Potentials of Miller Cycle on HD Diesel Engines Using a 2-Stage Turbocharging System

Variable valve trains offer the opportunity to apply advanced combustion process strategies such as the Miller cycle. As is well known, applying Miller timing for CI engines is an effective way to reduce NO_X emissions and can lead to an increase in engine efficiency. Because of the intended future NO_X and GHG limits for on-road HD CI engines, the use of variable valve trains become more and more inevitable. Previous studies of the authors have shown that the improvement potential highly depends on the achievable cylinder charge level. Increasing this (through additional increase in boost pressure) results in a significant decrease in ISFC as well as in an improved NO_X-PM trade-off. However, in these considerations the pressure difference of the charge air and the exhaust back pressure was kept on the same level. The present paper investigates the improvement potentials for heavy duty CI engines taking a two-stage turbocharging group into account.
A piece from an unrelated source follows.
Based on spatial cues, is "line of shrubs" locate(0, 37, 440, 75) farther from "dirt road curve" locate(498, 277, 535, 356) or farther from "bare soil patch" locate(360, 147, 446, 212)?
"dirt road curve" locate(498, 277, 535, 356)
The combustion process and the pollutant emissions are taken over from measurements on a single cylinder test engine equipped with a VVA and are used in a 1D simulation model to expand the results for six cylinder engines. The first part of the investigations shows the application of Miller timing on a HD diesel engine, where charge air pressure increase was achieved through modified waste gate control and presents the change in fuel consumption as well as in pollutant emissions. The second part focuses on an optimized strategy with scaled turbocharger size to maximize the improvements, in which TC-scaling was based on geometrical similarities.